**Exercise directions**
Can you copy word for word the lines of the items from the line containing "Considering the objects" up to and including the line containing "Answer: (250,78)", and nothing else?

**Material supplied**
__________________________________________________

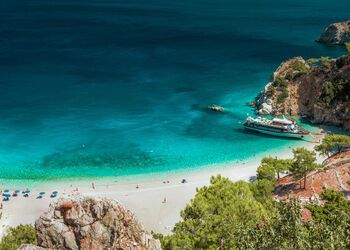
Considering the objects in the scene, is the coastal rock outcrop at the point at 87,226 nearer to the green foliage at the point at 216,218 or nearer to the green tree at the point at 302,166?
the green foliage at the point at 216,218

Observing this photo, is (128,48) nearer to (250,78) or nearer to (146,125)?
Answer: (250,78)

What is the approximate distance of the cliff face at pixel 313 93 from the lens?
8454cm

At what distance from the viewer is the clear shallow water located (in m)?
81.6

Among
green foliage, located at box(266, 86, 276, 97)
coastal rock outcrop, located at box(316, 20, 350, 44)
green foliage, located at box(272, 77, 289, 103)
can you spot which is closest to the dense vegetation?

__________________________________________________

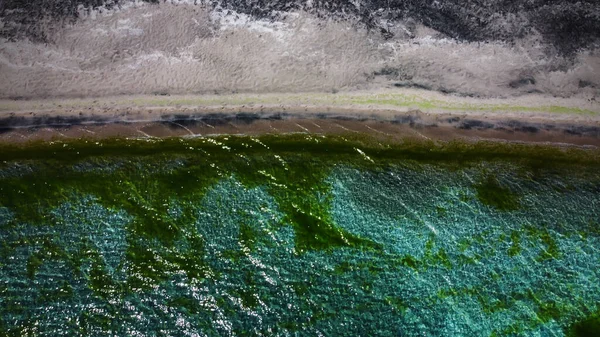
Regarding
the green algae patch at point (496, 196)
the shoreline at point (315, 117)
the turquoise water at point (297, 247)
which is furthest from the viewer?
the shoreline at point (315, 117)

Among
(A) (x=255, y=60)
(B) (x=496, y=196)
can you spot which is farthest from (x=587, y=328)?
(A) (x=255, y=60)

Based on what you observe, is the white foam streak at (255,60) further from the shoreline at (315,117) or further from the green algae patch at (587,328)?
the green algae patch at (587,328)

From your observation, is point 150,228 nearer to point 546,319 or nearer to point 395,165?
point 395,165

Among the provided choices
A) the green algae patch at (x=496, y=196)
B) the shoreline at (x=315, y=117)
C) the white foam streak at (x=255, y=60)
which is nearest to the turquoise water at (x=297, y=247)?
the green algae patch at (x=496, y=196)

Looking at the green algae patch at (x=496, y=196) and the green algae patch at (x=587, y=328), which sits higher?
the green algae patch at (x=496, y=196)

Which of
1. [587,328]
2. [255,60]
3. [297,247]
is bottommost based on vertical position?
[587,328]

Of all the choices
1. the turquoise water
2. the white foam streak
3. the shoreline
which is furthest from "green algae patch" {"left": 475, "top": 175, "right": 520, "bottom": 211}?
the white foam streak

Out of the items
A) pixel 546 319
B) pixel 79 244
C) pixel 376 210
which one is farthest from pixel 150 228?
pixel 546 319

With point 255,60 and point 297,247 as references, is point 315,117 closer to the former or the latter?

__________________________________________________

**Output below**
Considering the objects in the scene, is the coastal rock outcrop at the point at 87,226 nearer to the green foliage at the point at 216,218 or nearer to the green tree at the point at 302,166?
the green foliage at the point at 216,218

Observing this photo, is (128,48) nearer to (250,78) or nearer to (146,125)?
Answer: (250,78)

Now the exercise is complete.